The financial system is in transition, in part resulting from policy and regulatory changes following the financial crisis, but increasingly as a result of new business models and products underpinned by technological developments.
There is considerable controversy as to their impact, with differences arising through diverse predictions of speed of adoption, the balancing effects of efficiency increases and the effects of speed and commoditization, as well as the likely policy and regulatory responses.
Developing countries might use financial technology as a basis for leapfrogging today’s more sophisticated markets – starting with the use of mobile phone banking in places where physical banks are rare, up to more sophisticated systems such as using block chains for registering land ownership.
But regardless of these open questions, there is no doubt that financial technology is already disrupting the financial system in multiple ways, and is likely to do so increasingly in coming years.
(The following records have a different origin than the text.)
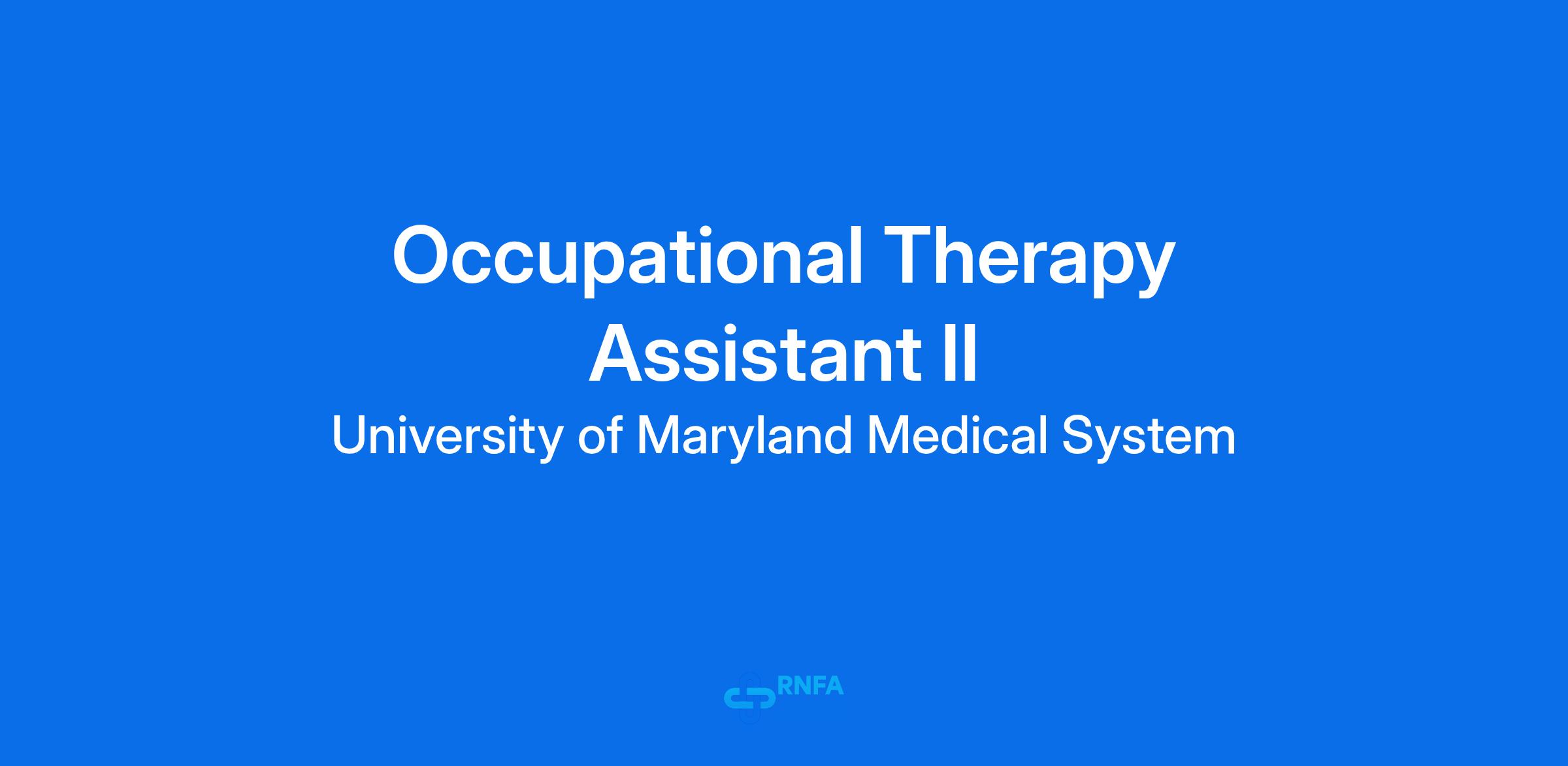 Occupational Therapy Assistant II

University of Maryland Medical System

RNFA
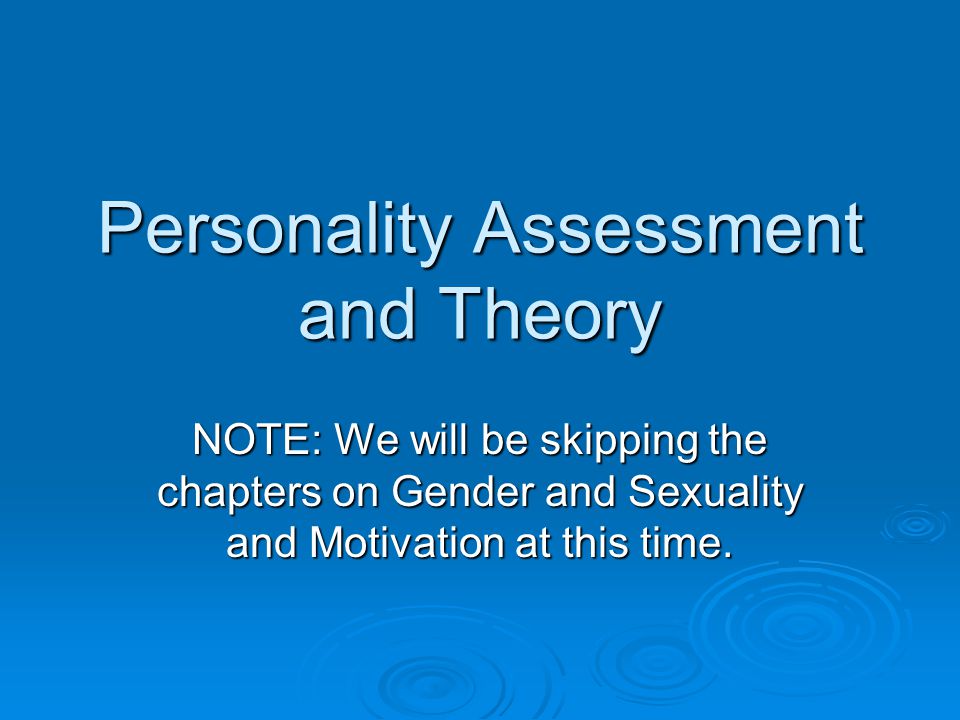 Personality Assessment and Theory

NOTE: We will be skipping the chapters on Gender and Sexuality and Motivation at this time.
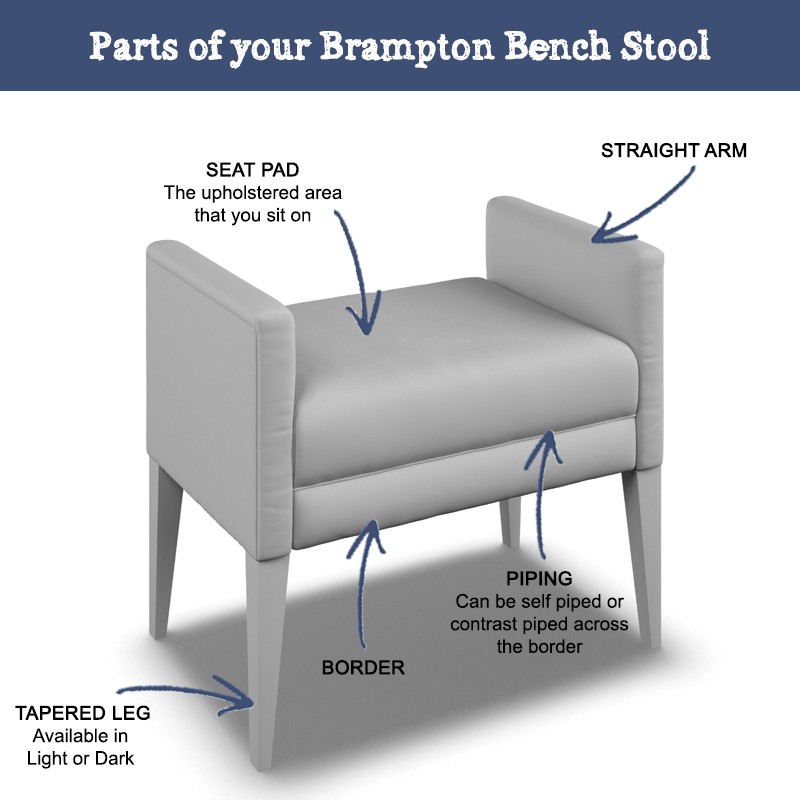 Parts of your Brampton Bench Stool

SEAT PAD
The upholstered area that you sit on

STRAIGHT ARM

PIPING
Can be self piped or contrast piped across the border

BORDER

TAPERED LEG
Available in Light or Dark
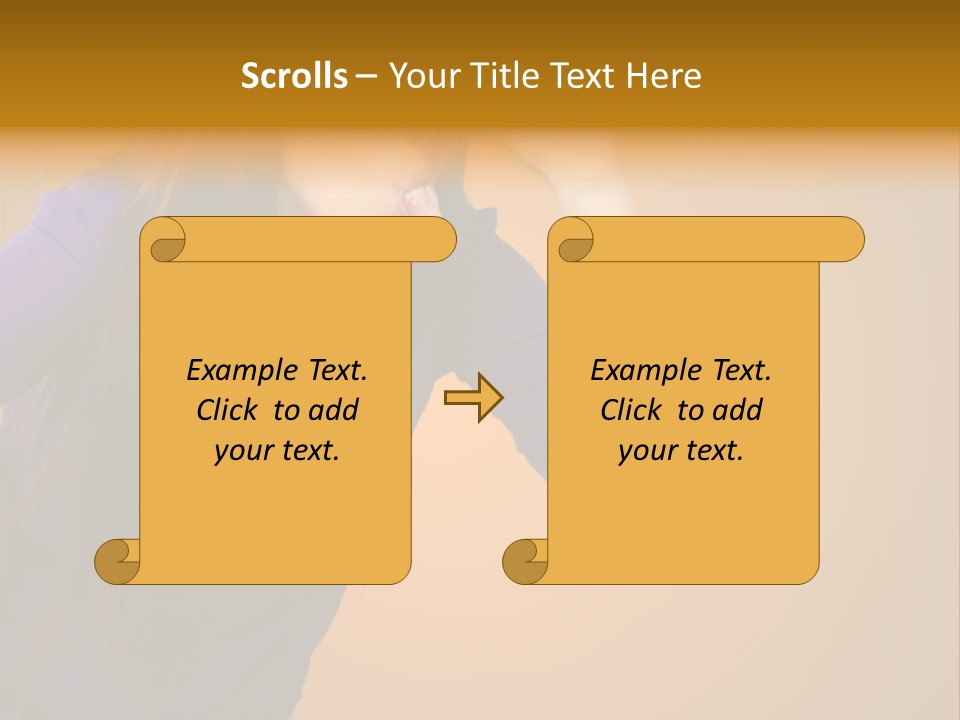 Scrolls – Your Title Text Here

Example Text. Click to add your text.

Example Text. Click to add your text.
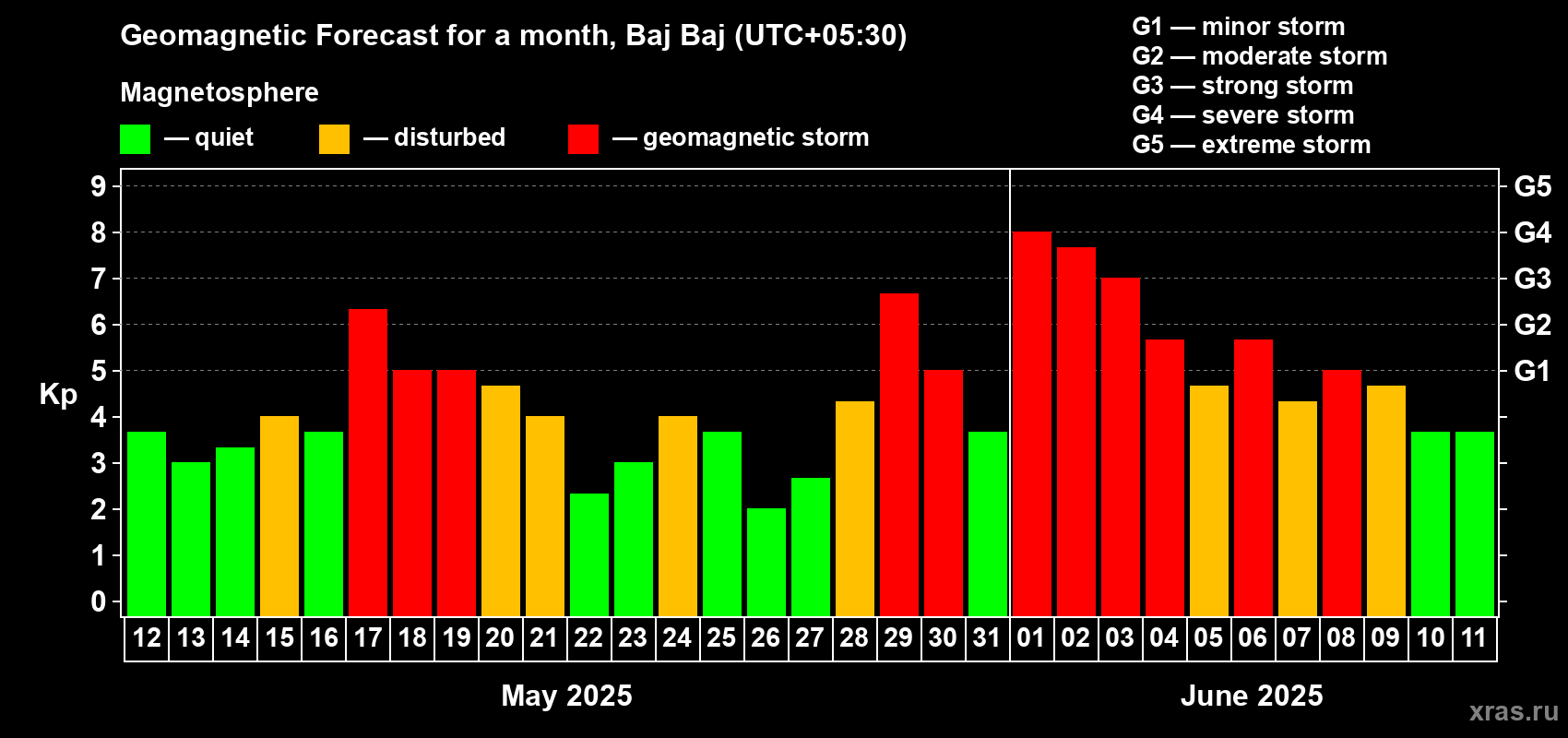 Geomagnetic Forecast for a month, Baj Baj (UTC+05:30)

Magnetosphere

— quiet — disturbed — geomagnetic storm

G1 — minor storm
G2 — moderate storm
G3 — strong storm
G4 — severe storm
G5 — extreme storm

Kp

9
8
7
6
5
4
3
2
1
0

G5
G4
G3
G2
G1

12 13 14 15 16 17 18 19 20 21 22 23 24 25 26 27 28 29 30 31 01 02 03 04 05 06 07 08 09 10 11

May 2025

June 2025

xras.ru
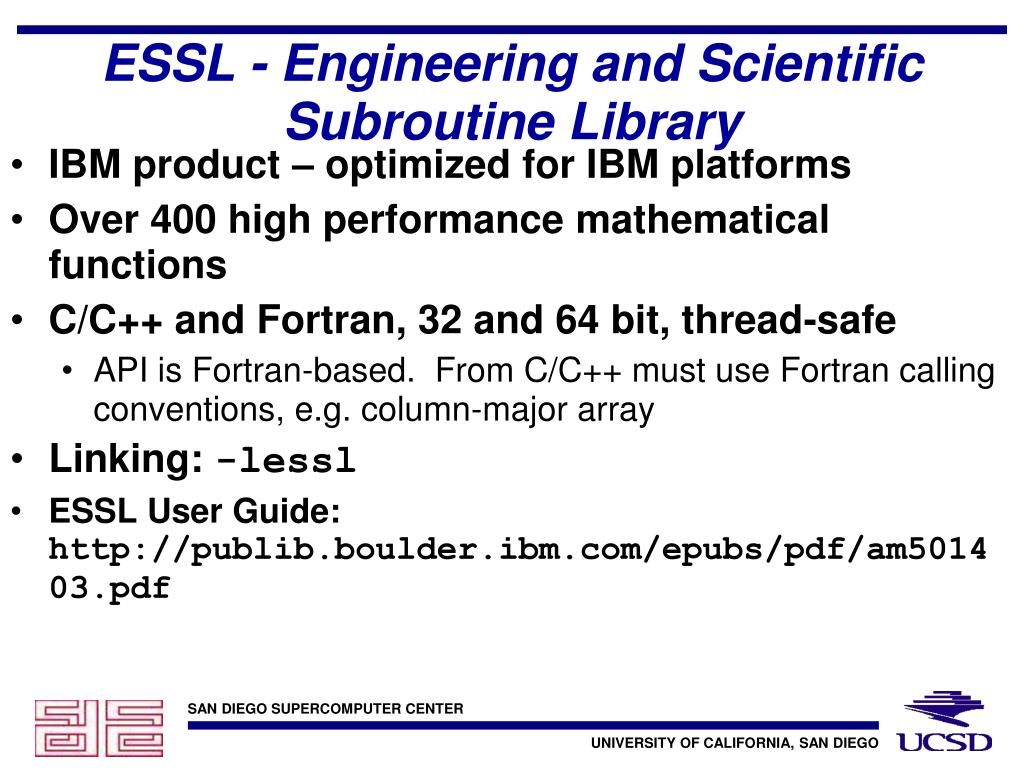 ESSL - Engineering and Scientific Subroutine Library

• IBM product – optimized for IBM platforms
• Over 400 high performance mathematical functions
• C/C++ and Fortran, 32 and 64 bit, thread-safe
  • API is Fortran-based. From C/C++ must use Fortran calling conventions, e.g. column-major array
• Linking: -lessl
• ESSL User Guide: http://publib.boulder.ibm.com/epubs/pdf/am501403.pdf

SAN DIEGO SUPERCOMPUTER CENTER

UNIVERSITY OF CALIFORNIA, SAN DIEGO

UCSD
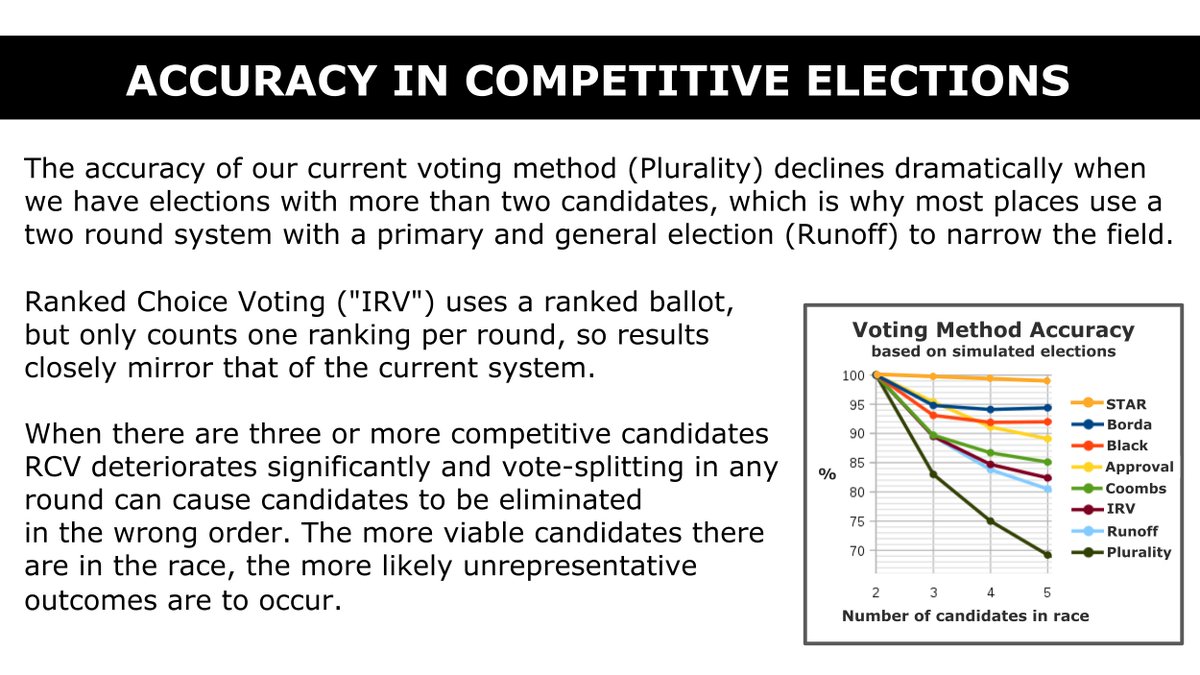 ACCURACY IN COMPETITIVE ELECTIONS

The accuracy of our current voting method (Plurality) declines dramatically when we have elections with more than two candidates, which is why most places use a two round system with a primary and general election (Runoff) to narrow the field.

Ranked Choice Voting ("IRV") uses a ranked ballot, but only counts one ranking per round, so results closely mirror that of the current system.

When there are three or more competitive candidates RCV deteriorates significantly and vote-splitting in any round can cause candidates to be eliminated in the wrong order. The more viable candidates there are in the race, the more likely unrepresentative outcomes are to occur.

Voting Method Accuracy
based on simulated elections

100
95
90
85
80
75
70
%
2
3
4
5
Number of candidates in race

STAR
Borda
Black
Approval
Coombs
IRV
Runoff
Plurality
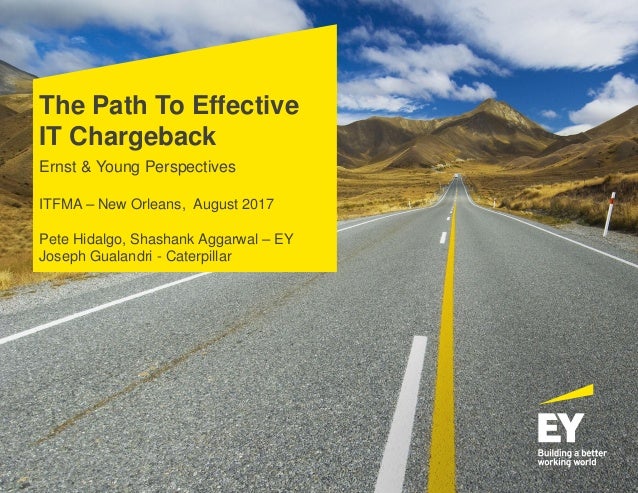 The Path To Effective IT Chargeback

Ernst & Young Perspectives

ITFMA – New Orleans, August 2017

Pete Hidalgo, Shashank Aggarwal – EY
Joseph Gualandri - Caterpillar

EY
Building a better working world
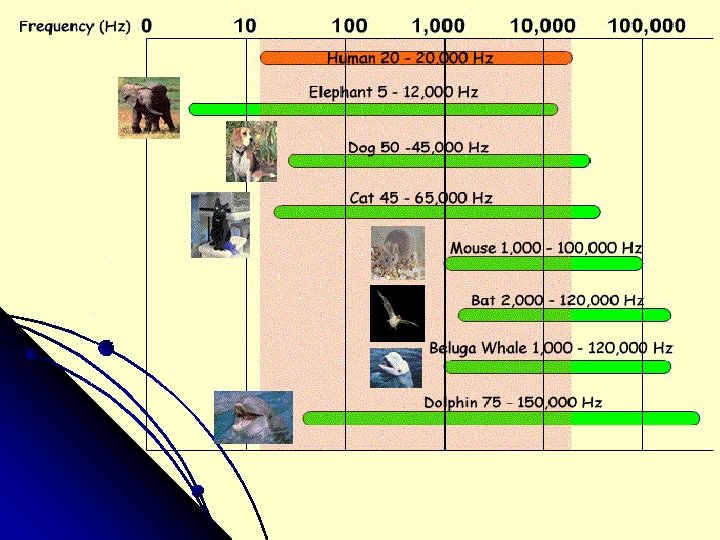 Frequency (Hz) 0 10 100 1,000 10,000 100,000

Human 20 - 20,000 Hz

Elephant 5 - 12,000 Hz

Dog 50 -45,000 Hz

Cat 45 - 65,000 Hz

Mouse 1,000 - 100,000 Hz

Bat 2,000 - 120,000 Hz

Beluga Whale 1,000 - 120,000 Hz

Dolphin 75 - 150,000 Hz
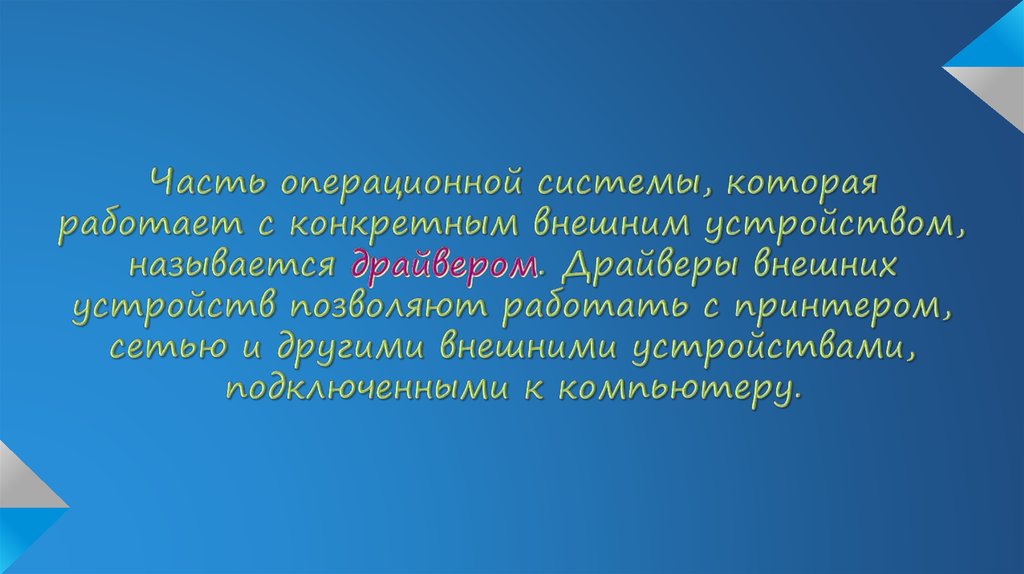 Часть операционной системы, которая работает с конкретным внешним устройством, называется драйвером. Драйверы внешних устройств позволяют работать с принтером, сетью и другими внешними устройствами, подключенными к компьютеру.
The core objective of the session will be to explore the implications of current and possible future evolutions in financial technology on the alignment of the financial system with sustainable development outcomes broadly, and sustainable landscapes specifically.
The discussions could inform the UNEP Inquiry 2016 annual report, scheduled to be released at the October IMF/World Bank meetings.
Key questions addressed:
- What are the main contours of financial technology (FinTech), now and over the coming decade?
- What are the possible links between FinTech and sustainable development?
- What are some case based examples of FinTech application to landscapes?